Given exercise 1 »
Please filter the entries below, keeping every line that contains the string "sleeve". Case counts.

Extracted text »
## Start
Studio album by The Everly Brothers
- Released: December 1968
- Recorded: April 10–October 7, 1968
- Genre: Country rock
- Length: 35:57
- Label: Warner Bros.
- Producer: Lenny Waronker

The Everly Brothers chronology
| The Everly Brothers Sing (1967) | Roots (1968) | The Everly Brothers Show (1970) |

= Roots (The Everly Brothers album) =

Roots is a 1968 studio album by American singing duo the Everly Brothers. Originally on the Warner Bros. label, the album was re-released on CD in 1995 by Warner Bros. and in 2005 by Collectors' Choice Music. The album is a classic example of early country rock.

==Critical reception==

On its release, Roots was not a commercial success for the Everly Brothers, failing to widen their fanbase in spite of their excursion into the new field of country rock. At the time of its release, Rolling Stone, which awarded the album 4 stars in its coverage of the band in The New Rolling Stone Album Guide, described the album as "a showcase for the superb talent of the Everlys as they are today", asserting that anyone "interested in the so-called country revival now sweeping rock should pick up this album". In his reviews of the bands subsequent albums, critic Robert Christgau often utilized Roots as a touchstone, referring to it as "sweet", "thoughtful, even-tempered, and unique". Today, the album is touted as "one of the finest early country-rock albums".
## End
Source records »
## Start
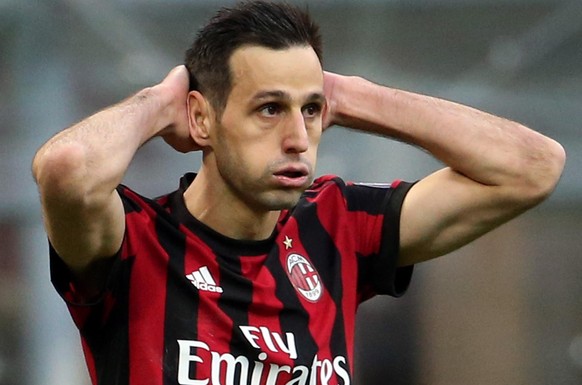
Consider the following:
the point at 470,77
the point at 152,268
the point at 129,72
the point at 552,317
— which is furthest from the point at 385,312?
the point at 152,268

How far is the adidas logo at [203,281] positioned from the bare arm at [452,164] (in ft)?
1.21

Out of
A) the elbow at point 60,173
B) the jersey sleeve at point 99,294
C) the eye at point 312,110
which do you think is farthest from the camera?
the eye at point 312,110

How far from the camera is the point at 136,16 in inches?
146

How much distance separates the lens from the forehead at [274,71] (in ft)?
7.03

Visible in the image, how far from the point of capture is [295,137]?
211cm

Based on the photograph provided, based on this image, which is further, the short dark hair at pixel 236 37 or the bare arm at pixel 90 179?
the short dark hair at pixel 236 37

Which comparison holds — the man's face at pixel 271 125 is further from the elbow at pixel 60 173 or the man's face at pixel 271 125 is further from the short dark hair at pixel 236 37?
the elbow at pixel 60 173

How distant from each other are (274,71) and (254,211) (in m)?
0.25

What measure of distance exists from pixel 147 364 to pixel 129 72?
1.71 m

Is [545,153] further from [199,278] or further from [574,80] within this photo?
[574,80]

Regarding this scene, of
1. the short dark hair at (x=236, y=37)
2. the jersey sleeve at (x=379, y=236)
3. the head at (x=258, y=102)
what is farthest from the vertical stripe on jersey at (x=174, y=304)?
the jersey sleeve at (x=379, y=236)

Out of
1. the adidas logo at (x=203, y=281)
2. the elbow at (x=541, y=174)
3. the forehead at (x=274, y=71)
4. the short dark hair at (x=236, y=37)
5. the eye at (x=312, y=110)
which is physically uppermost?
the short dark hair at (x=236, y=37)

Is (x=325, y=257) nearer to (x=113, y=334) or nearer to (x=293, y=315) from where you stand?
(x=293, y=315)

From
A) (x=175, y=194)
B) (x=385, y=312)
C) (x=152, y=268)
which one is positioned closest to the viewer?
(x=152, y=268)
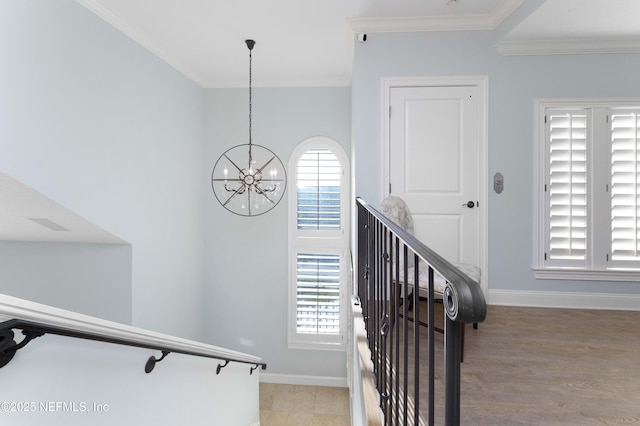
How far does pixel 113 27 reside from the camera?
2.71 meters

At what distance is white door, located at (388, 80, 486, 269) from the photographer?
2926mm

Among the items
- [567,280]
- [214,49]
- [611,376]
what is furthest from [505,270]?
[214,49]

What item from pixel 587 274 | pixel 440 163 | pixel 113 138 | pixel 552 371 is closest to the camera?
pixel 552 371

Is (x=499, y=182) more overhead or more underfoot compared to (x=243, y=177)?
more underfoot

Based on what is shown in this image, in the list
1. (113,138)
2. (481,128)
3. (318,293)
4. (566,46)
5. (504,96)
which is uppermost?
(566,46)

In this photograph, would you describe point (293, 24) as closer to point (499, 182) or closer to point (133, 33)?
point (133, 33)

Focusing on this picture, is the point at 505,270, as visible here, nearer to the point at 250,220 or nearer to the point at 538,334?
the point at 538,334

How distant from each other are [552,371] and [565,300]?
1.46 metres

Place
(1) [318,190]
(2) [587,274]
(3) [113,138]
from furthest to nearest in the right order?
(1) [318,190]
(2) [587,274]
(3) [113,138]

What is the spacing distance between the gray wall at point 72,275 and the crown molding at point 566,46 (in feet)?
13.1

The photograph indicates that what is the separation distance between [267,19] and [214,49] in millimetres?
901

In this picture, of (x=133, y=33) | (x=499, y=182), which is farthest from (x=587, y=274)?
(x=133, y=33)

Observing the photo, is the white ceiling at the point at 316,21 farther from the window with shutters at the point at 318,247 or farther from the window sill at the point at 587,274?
the window sill at the point at 587,274

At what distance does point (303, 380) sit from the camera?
4.50 meters
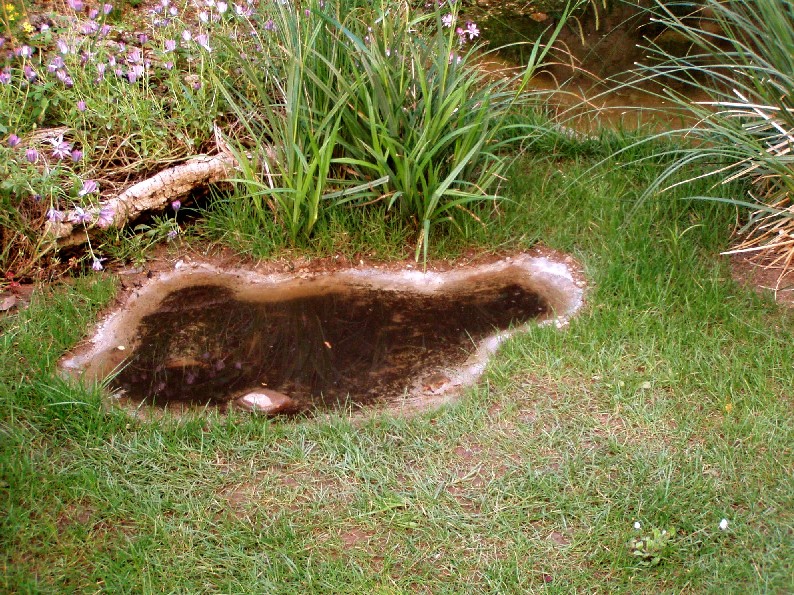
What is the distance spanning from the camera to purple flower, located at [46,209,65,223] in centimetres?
385

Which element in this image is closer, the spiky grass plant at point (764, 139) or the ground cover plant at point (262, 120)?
the spiky grass plant at point (764, 139)

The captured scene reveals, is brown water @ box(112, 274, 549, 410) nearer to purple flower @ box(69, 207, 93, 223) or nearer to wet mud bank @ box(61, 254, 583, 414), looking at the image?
wet mud bank @ box(61, 254, 583, 414)

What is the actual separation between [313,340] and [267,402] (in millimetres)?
409

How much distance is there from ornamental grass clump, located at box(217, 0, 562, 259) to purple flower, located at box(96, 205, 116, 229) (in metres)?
0.61

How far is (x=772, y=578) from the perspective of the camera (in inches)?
102

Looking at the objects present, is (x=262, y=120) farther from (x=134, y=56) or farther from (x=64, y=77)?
(x=64, y=77)

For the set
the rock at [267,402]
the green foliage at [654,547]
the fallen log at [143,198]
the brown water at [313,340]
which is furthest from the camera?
the fallen log at [143,198]

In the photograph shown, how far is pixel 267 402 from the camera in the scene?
339 centimetres

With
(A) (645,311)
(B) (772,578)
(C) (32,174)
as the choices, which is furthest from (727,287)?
(C) (32,174)

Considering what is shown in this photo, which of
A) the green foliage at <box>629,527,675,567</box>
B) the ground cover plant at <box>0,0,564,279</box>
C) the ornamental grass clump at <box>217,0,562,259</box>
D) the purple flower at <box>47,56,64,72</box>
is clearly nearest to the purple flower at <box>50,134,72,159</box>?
the ground cover plant at <box>0,0,564,279</box>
## End
Given exercise 2 »
Quote the Roots album article word for word, starting with "The Everly Brothers chronology" and going on through "early country rock.".

Correct output 1 »
B) the jersey sleeve at point 99,294
2. the jersey sleeve at (x=379, y=236)
the jersey sleeve at (x=379, y=236)

Correct output 2 »
The Everly Brothers chronology
| The Everly Brothers Sing (1967) | Roots (1968) | The Everly Brothers Show (1970) |

= Roots (The Everly Brothers album) =

Roots is a 1968 studio album by American singing duo the Everly Brothers. Originally on the Warner Bros. label, the album was re-released on CD in 1995 by Warner Bros. and in 2005 by Collectors' Choice Music. The album is a classic example of early country rock.